━━ TEXT ━━
# Gnome2 kann nicht installiert werden

## dennis2002

Hi, habe mein Gentoo soweit zum Laufen gebracht. Allerdings nutze ich z.Z. noch den xfce als wm.

Leider bricht emerge beim compilieren von Gnome2 ab.

Hier die Fehlermeldung :

bash-2.05a# emerge gnome

                Calculating dependencies ...done!

                >>> emerge x11-libs/gtk+-2.0.5-r2 to /

                >>> md5  :Wink:  gtk+-2.0.5.tar.bz2

                Traceback (most recent call last):

                  File "/usr/bin/emerge", line 1236, in ?

                    mydepgraph.merge(mydepgraph.altlist())

                  File "/usr/bin/emerge", line 618, in merge

                    retval=portage.doebuild(y,"merge",myroot,edebug)

                  File "/usr/lib/python2.2/site-packages/portage.py", line 1078, in doebuild

                    if not digestcheck(checkme):

                  File "/usr/lib/python2.2/site-packages/portage.py", line 941, in

                digestcheck

                    mymd5=perform_md5(settings["DISTDIR"]+"/"+x)

                  File "/usr/lib/python2.2/site-packages/portage.py", line 1340, in

                perform_md5

                    return perform_checksum(x)[0]

                  File "/usr/lib/python2.2/site-packages/portage.py", line 69, in

                perform_checksum

                    return fchksum.fmd5t(filename)
━━━
━━ UNBEARBEITETE DATENSÄTZE ━━
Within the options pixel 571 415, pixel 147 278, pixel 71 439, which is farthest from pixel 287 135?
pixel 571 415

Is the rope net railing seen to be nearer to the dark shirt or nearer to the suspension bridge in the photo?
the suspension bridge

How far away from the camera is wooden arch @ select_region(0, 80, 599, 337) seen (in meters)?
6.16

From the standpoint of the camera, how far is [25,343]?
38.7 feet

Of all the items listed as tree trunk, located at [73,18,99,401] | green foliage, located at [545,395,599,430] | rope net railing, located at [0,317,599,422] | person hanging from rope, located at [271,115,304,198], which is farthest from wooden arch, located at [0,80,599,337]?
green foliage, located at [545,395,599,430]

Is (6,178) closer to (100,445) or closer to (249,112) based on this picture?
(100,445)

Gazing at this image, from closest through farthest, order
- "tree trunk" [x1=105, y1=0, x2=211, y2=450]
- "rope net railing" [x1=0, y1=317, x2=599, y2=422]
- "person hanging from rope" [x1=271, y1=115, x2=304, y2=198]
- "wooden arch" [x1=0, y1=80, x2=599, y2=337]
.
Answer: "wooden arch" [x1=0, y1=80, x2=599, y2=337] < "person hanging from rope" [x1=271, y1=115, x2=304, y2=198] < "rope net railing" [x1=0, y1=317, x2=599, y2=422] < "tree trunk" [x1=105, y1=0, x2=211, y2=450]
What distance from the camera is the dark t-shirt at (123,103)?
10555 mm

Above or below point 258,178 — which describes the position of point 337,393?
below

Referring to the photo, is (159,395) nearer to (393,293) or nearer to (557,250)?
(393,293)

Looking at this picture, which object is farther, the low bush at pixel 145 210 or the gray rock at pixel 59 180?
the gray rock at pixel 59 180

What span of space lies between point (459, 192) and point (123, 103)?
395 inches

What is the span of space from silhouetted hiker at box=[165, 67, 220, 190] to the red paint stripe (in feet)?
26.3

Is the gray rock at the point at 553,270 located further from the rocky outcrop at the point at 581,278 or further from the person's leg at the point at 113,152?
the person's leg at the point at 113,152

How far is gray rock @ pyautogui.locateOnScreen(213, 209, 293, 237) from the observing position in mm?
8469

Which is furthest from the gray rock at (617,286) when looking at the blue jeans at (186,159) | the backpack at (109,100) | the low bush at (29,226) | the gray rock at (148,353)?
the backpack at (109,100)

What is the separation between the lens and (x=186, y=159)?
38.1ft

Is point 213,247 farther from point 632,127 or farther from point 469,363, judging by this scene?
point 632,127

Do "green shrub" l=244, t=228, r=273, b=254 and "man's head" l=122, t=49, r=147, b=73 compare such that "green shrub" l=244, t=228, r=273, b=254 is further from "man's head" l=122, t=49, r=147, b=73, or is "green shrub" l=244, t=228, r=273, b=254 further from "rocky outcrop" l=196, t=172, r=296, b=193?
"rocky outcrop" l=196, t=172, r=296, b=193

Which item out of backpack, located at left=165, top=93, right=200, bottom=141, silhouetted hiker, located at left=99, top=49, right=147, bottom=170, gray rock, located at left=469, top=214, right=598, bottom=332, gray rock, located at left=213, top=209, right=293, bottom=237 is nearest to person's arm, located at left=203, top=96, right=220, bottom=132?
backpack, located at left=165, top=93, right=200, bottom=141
━━━
• AUFGABE A:
Beantworte zum Forenbeitrag über die Gnome2-Installation folgende Fragen:
(i) Welches System läuft laut Beitrag inzwischen?
(ii) Welcher Fenstermanager wird zurzeit noch genutzt?
(iii) Welches Paket soll laut Fehlermeldung mit emerge installiert werden?
• AUFGABE B:
Ersetze im Forenbeitrag „xfce“ durch „fluxbox“ und gib dabei den Abschnitt wieder, der mit den Worten „# Gnome2 kann“ beginnt und mit „von Gnome2 ab.“ schließt.
• AUFGABE C:
Führe den Forenbeitrag über den Abbruch von emerge bei der Gnome2-Installation nach der letzten gezeigten Zeile weiter.

• SCHRIFTLICHE ANTWORT A:
(i) Gentoo
(ii) xfce
(iii) x11-libs/gtk+-2.0.5-r2

• SCHRIFTLICHE ANTWORT B:
# Gnome2 kann nicht installiert werden

## dennis2002

Hi, habe mein Gentoo soweit zum Laufen gebracht. Allerdings nutze ich z.Z. noch den fluxbox als wm.

Leider bricht emerge beim compilieren von Gnome2 ab.

• SCHRIFTLICHE ANTWORT C:
                IOError: [Errno 2] No such file or directory:

                '/usr/portage/distfiles/gtk+-directfb-2.0.5-gentoo.patch.bz2'

Was mache ich den falsch. Sollte ein einfaches "emerge gnome" nicht reichen ?

Oder muss ich noch etwas beachten.

----------

## g3kko

 *dennis2002 wrote:*   

> IOError: [Errno 2] No such file or directory:
> 
> '/usr/portage/distfiles/gtk+-directfb-2.0.5-gentoo.patch.bz2'

 

Hmm, sieht nach einem Fehler im ebuild aus, oder dein Portage-Tree ist zu alt. Am besten aktualisieren und danach nochmal probieren:

emerge rsync

emerge portage

----------

## dennis2002

habe mir von einen der zahlreichen gentoo mirror servern das patch file manuell gezogen und in das distfiles verzeichnis gepackt.

Danach verlief das kompilieren von Gnome2 ohne Probleme.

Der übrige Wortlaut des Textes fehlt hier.